- _Text block_
BEGIN
And if 3rd party X _needs_ to use interfaces, and 3rd party Y _needs_ to  
use interfaces, and your code depends on X and Y, and interfaces aren't  
defined by dcollections, where are you then?  I don't think there's any  
way you can define a generic standard library such that people won't  
create bad designs, that's a lost cause.

I think part of the problem with all this is that interfaces aren't likely  
to be needed any time soon (D's dynamic lib support is almost  
non-existent), so I'm probably going to drop the interfaces for now in the  
interest of progress.

-Steve

May 24 2010

"Simen kjaeraas" <simen.kjaras gmail.com> writes:

Steven Schveighoffer <schveiguy yahoo.com> wrote:

 And if 3rd party X _needs_ to use interfaces, and 3rd party Y _needs_ to  
 use interfaces, and your code depends on X and Y, and interfaces aren't  
 defined by dcollections, where are you then?

You're at the point where the language allows you to create a class
following an interface, which whose all methods redirect to those of
the struct. This could even be done automagically.

-- 
Simen

May 24 2010

"Steven Schveighoffer" <schveiguy yahoo.com> writes:

On Mon, 24 May 2010 13:11:27 -0400, Simen kjaeraas  
<simen.kjaras gmail.com> wrote:

 Steven Schveighoffer <schveiguy yahoo.com> wrote:

 And if 3rd party X _needs_ to use interfaces, and 3rd party Y _needs_  
 to use interfaces, and your code depends on X and Y, and interfaces  
 aren't defined by dcollections, where are you then?
END
- _Stored data_
BEGIN
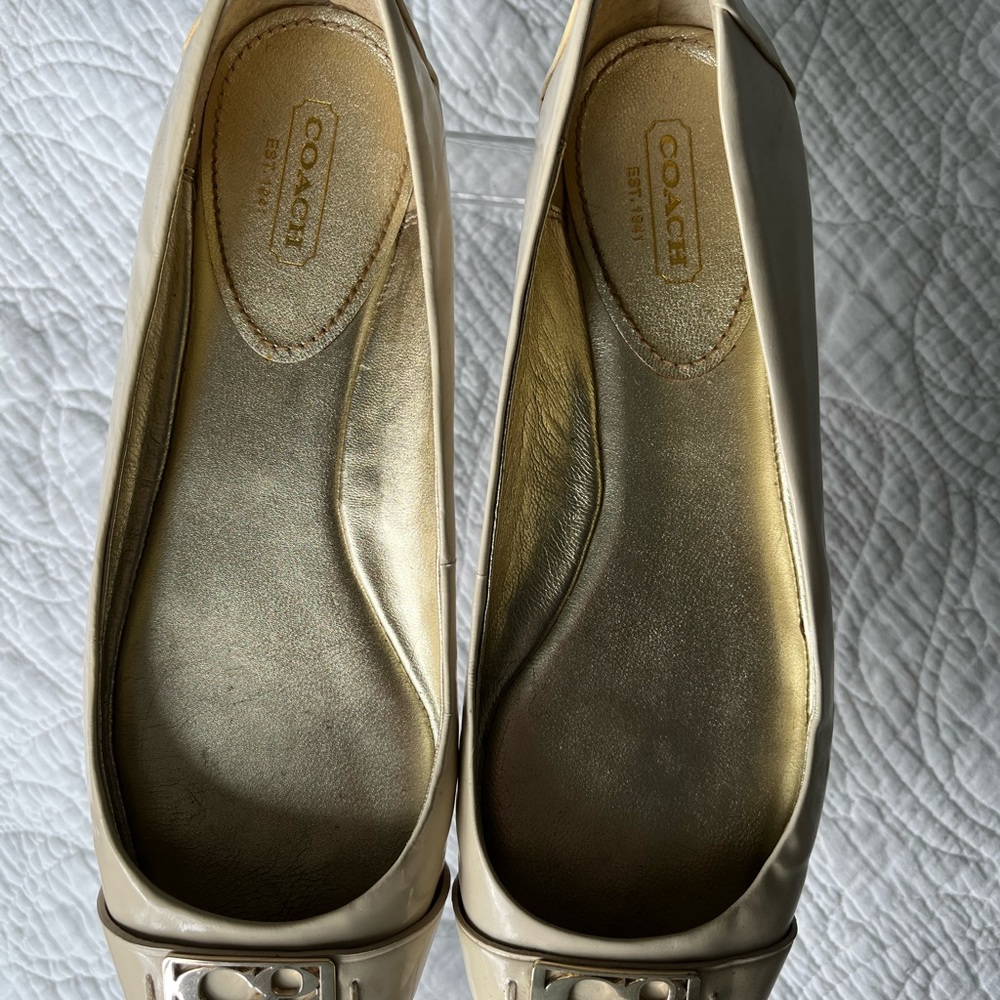Coach Flats - Picture 2 of 10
END
- _What to produce_
In the forum thread on dcollections, why does Steve say he will probably drop the interfaces for now? Answer in one to three sentences.

- _Result_
He thinks interfaces aren't likely to be needed any time soon, because D's dynamic library support is almost non-existent. He would drop them in the interest of progress.